By the end of this story I had fallen in love with the vision of Yahweh that Rabbi Jesus was teaching, and I was determined to follow him and keep hearing more. I think I assumed that I would return home at some point, and would bring back to my life a way of living and loving Yahweh that was different to the one I had always been taught. I made arrangements for my animals and land to be looked after by my brother, and when Rabbi Jesus left the village the next day I went with him. Days turned into months and months into years. We moved from place to place. If we were made welcome and the people were willing to feed the increasing numbers of us travelling with the Master, then we would stay for as long as it felt comfortable. If our reception was hostile, then we would move on quickly.
I was there on the day The Master was arrested, and I was in Jerusalem on the day he was tried and crucified and buried. I was there when the news came that The Master had risen from the dead and had been seen by the women of our group. I was at the bottom of the mountain when the Apostles closest to him came down to say that Rabbi Jesus had ascended in to heaven to be with his Heavenly Father. I was there as one of the Apostles when the fires of the Holy Spirit came upon us all and lit us up from within giving us strength and courage to go out and preach the Good News of Jesus Christ.
Since that day I have been wandering the face of the earth preaching to the willing and unwilling.
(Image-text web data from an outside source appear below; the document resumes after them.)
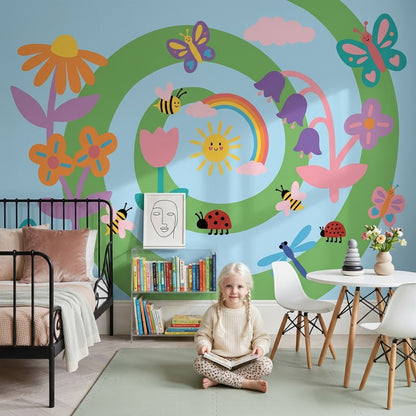 Cartoon Garden Wallpaper Bright Playful Wall Mural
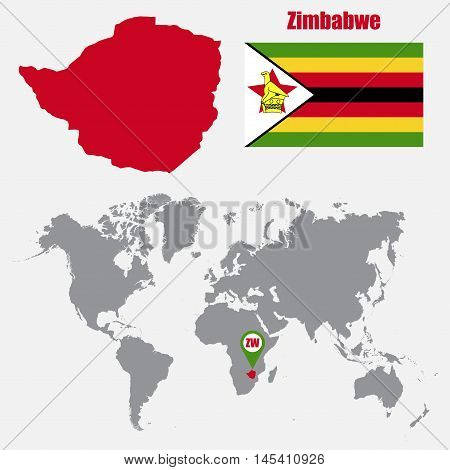 Zimbabwe map on a world map with flag and map pointer. Vector illustration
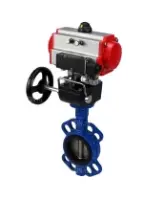 Затвор дисковый поворотный DN.ru WBV1413E-2W-Fb-H Ду150 Ру16, корпус - чугун GGG50, диск - чугун GGG40, уплотнение - EPDM, с пневмоприводом DN.ru PA-DA-105 двойного действия, пневмораспределителем 4M310-08 AC220V, ручным дублером MON3-700-T38-ISO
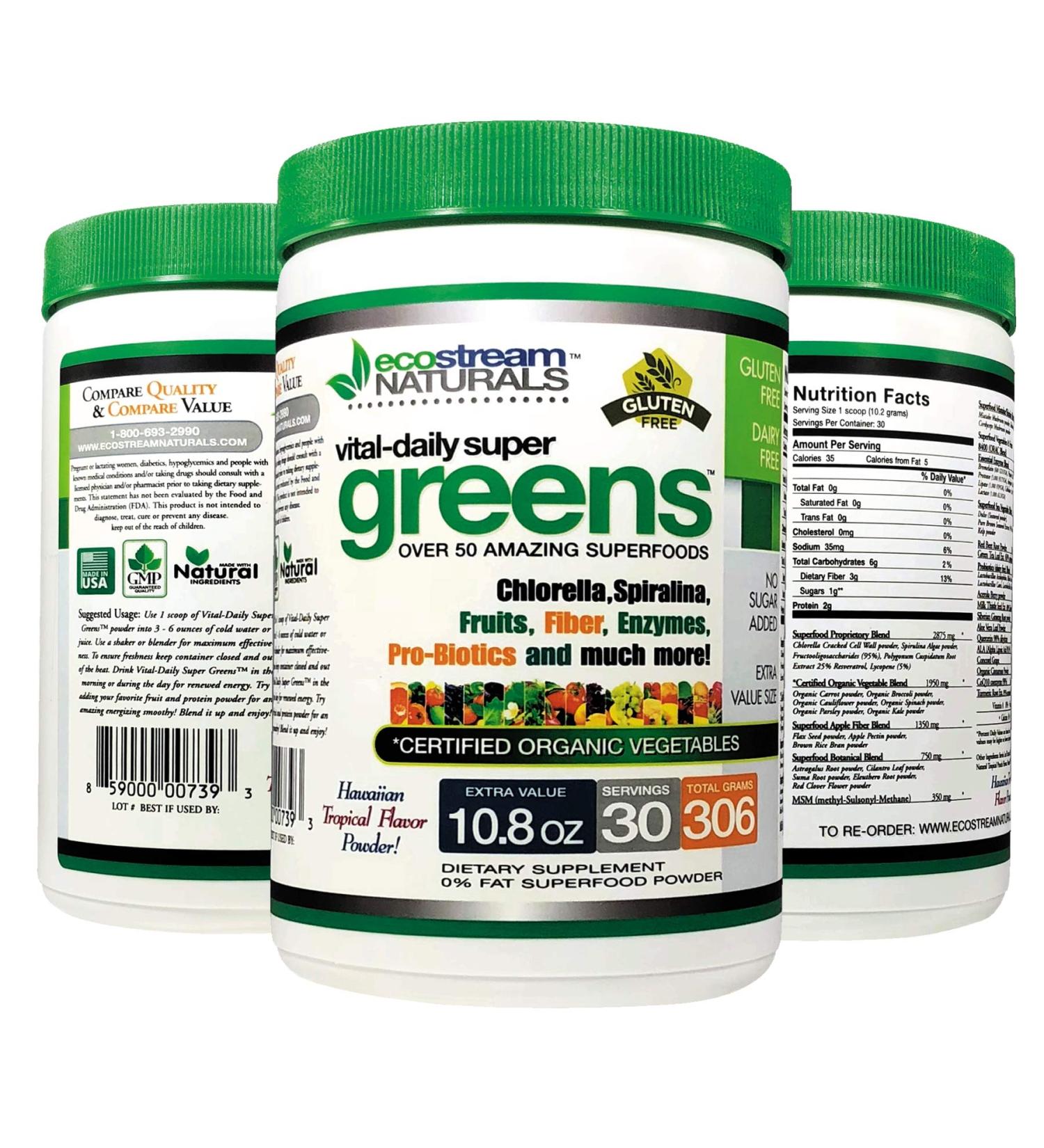 Ecostream Naturals Vital First Daily Greens Superfood Powder - 30 Servings - Buy Online on GoSupps.com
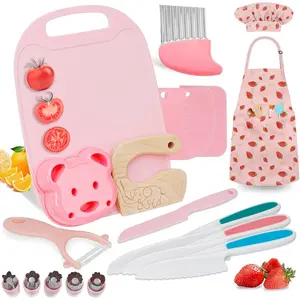 19PCS Kids Complete Cooking Set for Real Cooking with Kid-Safe Knife Cutting Board Chef Hat Apron Toddler Kitchen Cooking Tools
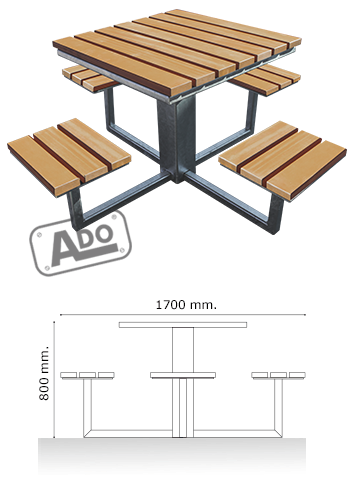 conjunto mesa y banquetas strong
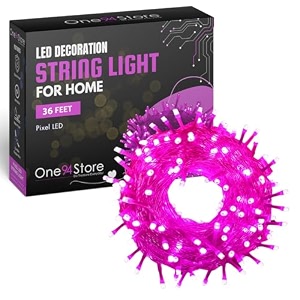 one94store 36 ft pink led pixel string lights  360 decorative copper wire serial fairy lights for diwali christmas wedding party amp home decor  pack of 10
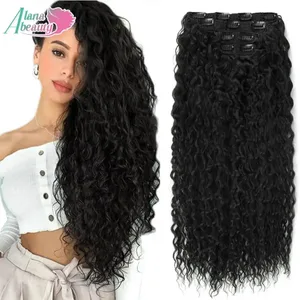 Alana 28 אינץ' סינטטי ארוך מים מתולתל קליפס שיער תוספות שיער קינקי מתולתל קליפס שיער עמיד בחום סיבים אורגניים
I have been seen in Cappadocia on the coasts of the Caspian Sea near to the port of Issus. I have been seen in Judea and in Aethiopia, in the region of Colchis (Now in modern day Georgia). Now I am here in this jail cell awaiting death.
Footnote
There is little factual information about Matthias. Even his name is not certain, as the chosen Apostle is also sometimes referred to as Tolmai. Like many of the Apostles there are a number of traditions regarding his death. There are claims that he died in Gonio (Apsaros) in the modern Georgian region of Adjara and that there is a marker in the old Roman Fort there telling of his death. The Synopsis of Dorotheus says “Matthias preached the Gospel to barbarians and meat-eaters in the interior of Ethiopia, where the sea harbor of Hyssus is, at the mouth of the river Phasis. He died at Sebastopolis, and was buried there, near the Temple of the Sun.” Alternatively he might have been stoned and beheaded in Jerusalem, or he might have lived to a great age in Jerusalem and died peacefully in his sleep. You can take your pick. It is claimed that Matthias remains are interred in the Abbey of St. Matthias, Trier, Germany, brought there by Empress Helena of Constantinople, mother of Emperor Constantine, but according to Greek sources, the remains of the apostle are buried in the castle of Gonnio-Apsaros in Georgia.
There are surviving fragments of a ‘Gospel of Matthias’, and quotes from it in some of the Early Church Fathers. It was not chosen as one of the four canonical gospels, and was later dismissed as heretical, and as such has been lost.
The feast of Saint Matthias was included in the Roman Calendar in the 11th century and celebrated on 24th or 25th February. Later it was moved to May 14th to take it outside Lent and nearer to the day when he would have been chosen as an Apostle.